# Finger injury



## fishin&routin (Dec 8, 2008)

About 3 weeks ago I was running a piece of test wood through my PC table mounted router and a 1/2" box core bit. Suddenly, the router grabbed the piece of wood along w/my finger and pulled both through. Results were gory. Doctor asys about 6 months to heal. Don't know if there is nerve damage yet. Attached are pics of the finger and the wood piece (hope moderator approves posting the pics). Moderator said I would probably upload one at a time because of file size.

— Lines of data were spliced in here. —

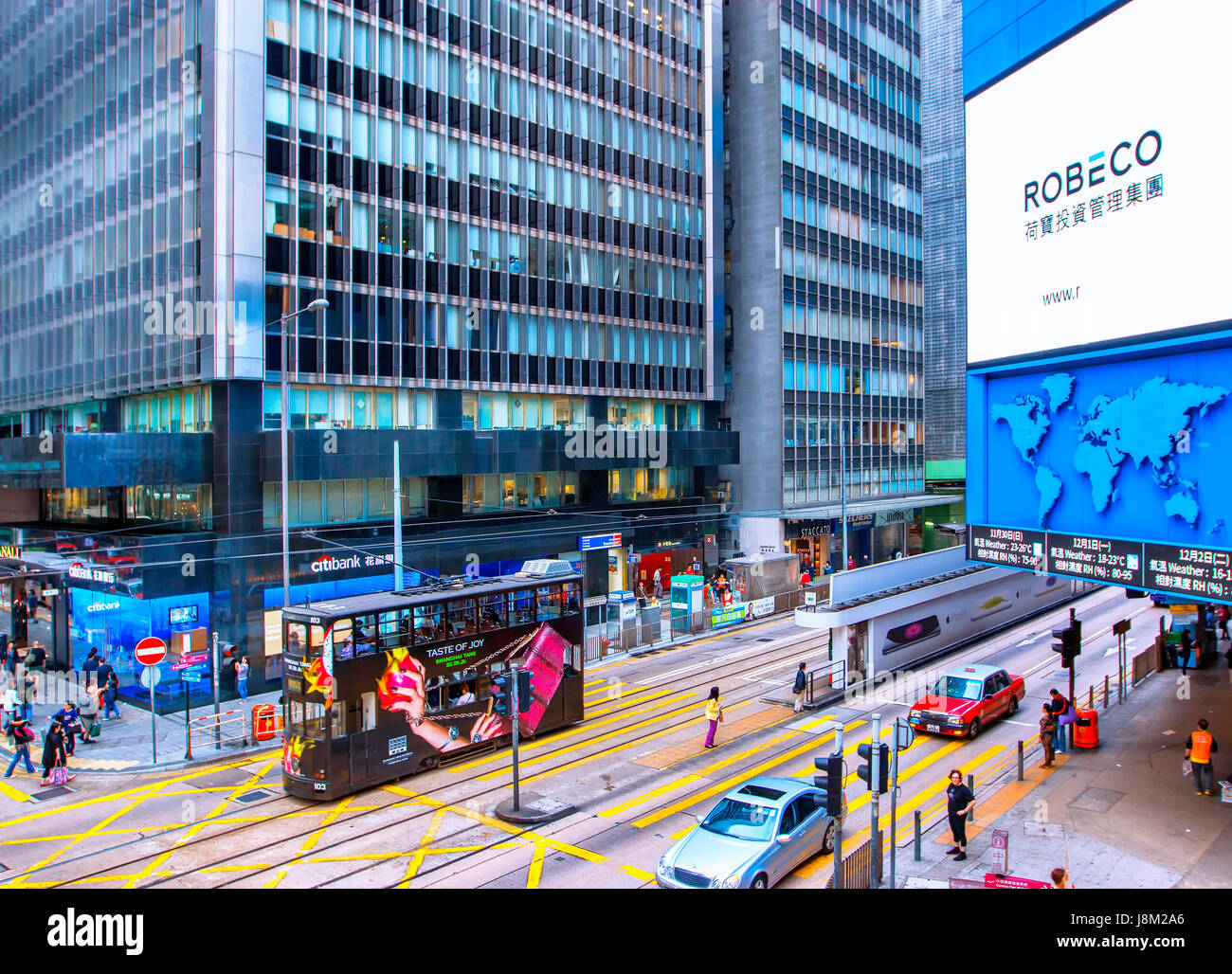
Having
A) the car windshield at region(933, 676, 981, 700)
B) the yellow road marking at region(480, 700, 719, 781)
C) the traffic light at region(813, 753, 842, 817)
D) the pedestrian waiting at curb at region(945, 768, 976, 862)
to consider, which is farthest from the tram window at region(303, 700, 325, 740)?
the car windshield at region(933, 676, 981, 700)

The pic of the wood: The right side in the pic is what went through first - very rough cut and barely any wood removed at the end. As the wood progressed through more wood was taken off and in the end the cut profile was perfect. I thought it would have been the opposite as when the wood exited the router it was probably doing 100 mph. Obviously, this occurred in less than 1/2 second and I had no time to react. Stupid I know not using a push stick. I had a featherboard attached above to keep the wood flat to the tabletop but did not against the wood to keep it against the fence.

I'm fairly certain both the infeed and outfeed parts of the fence were tightened to the table top.

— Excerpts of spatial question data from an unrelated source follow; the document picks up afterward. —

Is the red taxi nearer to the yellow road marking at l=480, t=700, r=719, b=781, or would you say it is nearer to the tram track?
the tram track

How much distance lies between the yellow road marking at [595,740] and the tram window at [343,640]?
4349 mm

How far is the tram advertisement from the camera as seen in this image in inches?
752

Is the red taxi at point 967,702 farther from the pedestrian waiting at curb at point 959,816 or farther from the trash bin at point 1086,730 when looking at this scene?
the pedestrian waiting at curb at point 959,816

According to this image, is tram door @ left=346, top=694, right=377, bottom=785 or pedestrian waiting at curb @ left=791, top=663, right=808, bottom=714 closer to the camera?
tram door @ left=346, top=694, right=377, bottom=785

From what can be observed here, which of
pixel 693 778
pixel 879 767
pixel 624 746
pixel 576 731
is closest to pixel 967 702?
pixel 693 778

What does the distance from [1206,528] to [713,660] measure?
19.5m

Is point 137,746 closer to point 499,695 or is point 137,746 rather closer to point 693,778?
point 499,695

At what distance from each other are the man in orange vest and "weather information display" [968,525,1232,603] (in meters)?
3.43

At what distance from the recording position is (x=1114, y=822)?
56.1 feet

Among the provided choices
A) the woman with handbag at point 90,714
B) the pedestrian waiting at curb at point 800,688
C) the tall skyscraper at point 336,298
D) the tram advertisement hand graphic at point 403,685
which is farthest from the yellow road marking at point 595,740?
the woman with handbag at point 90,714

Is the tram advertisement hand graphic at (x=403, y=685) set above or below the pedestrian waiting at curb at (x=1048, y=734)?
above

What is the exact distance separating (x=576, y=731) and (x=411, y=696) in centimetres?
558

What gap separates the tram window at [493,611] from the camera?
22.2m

My questions are what went wrong and how can I prevent this from happening again?

Thanks in advance for the help and advice I so desperately need.


----------



## Bob N (Oct 12, 2004)

Hi Larry,

I am so sorry to hear of your accident, but thank you for wanting to share it with us so we can learn to avoid the same mistakes of others.

For some reason your pictures have not come thru. You may want to try to upload them again so you can get better answers to your questions.

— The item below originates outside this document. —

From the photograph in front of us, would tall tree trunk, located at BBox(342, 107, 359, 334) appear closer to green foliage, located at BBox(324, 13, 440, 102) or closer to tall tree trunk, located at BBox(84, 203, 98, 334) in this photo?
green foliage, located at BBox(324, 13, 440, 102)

If you need help, let us know and we will be happy to give you a hand.


----------



## kp91 (Sep 10, 2004)

Larry,

I feel for you, buddy! Best wishes on your recovery. I am amazed at how much my hand has healed in the last month. I pray yours heals as quickly and as well.


----------



## fishin&routin (Dec 8, 2008)

*Finger injury update*

Finger is healing nicely. Still some numbness, that was expected.

A few weeks ago someone (I can't remember who and have misplaced the email notification) posted that the plastic coating that some new bits have on them to protect the cutters might not been cut away. I did cut away the coating before using the bit. Thanks for the post.


----------